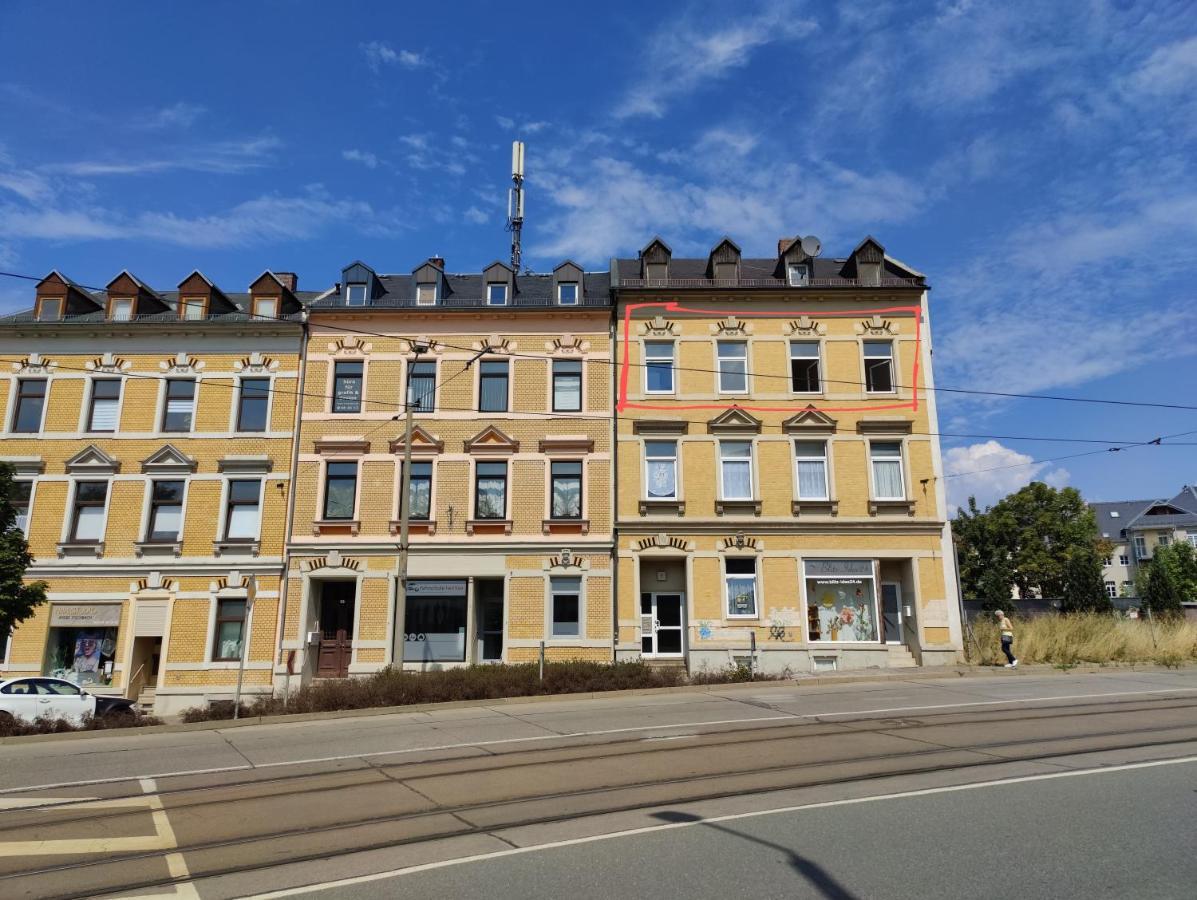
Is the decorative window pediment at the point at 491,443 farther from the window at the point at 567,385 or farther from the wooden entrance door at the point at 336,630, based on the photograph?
the wooden entrance door at the point at 336,630

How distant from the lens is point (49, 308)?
24328 millimetres

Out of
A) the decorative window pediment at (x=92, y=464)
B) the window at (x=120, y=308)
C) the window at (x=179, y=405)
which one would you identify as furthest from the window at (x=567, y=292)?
the decorative window pediment at (x=92, y=464)

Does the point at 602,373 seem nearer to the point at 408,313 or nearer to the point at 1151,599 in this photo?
the point at 408,313

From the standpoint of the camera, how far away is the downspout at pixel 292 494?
2177 centimetres

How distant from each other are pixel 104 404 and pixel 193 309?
384 cm

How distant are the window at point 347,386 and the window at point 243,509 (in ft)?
10.7

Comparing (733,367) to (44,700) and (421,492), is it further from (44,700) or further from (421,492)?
(44,700)

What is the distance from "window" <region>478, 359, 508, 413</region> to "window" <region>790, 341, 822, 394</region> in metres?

= GIVEN EXERCISE =
Edit the entries from the line that has "From the standpoint" through the last entry, changing "distant" to "far" and leaving everything else unchanged.

= OUTPUT =
From the standpoint of the camera, how far away is the downspout at pixel 292 494?
2177 centimetres

How far from each other are pixel 104 404 and pixel 193 309?
384 cm

How far are the window at point 347,386 and the window at point 243,509 (in ft)?
10.7

Comparing (733,367) to (44,700) and (421,492), is it further from (44,700) or further from (421,492)?
(44,700)

What is the distance from "window" <region>478, 359, 508, 413</region> to "window" <region>790, 341, 822, 394</region> in metres?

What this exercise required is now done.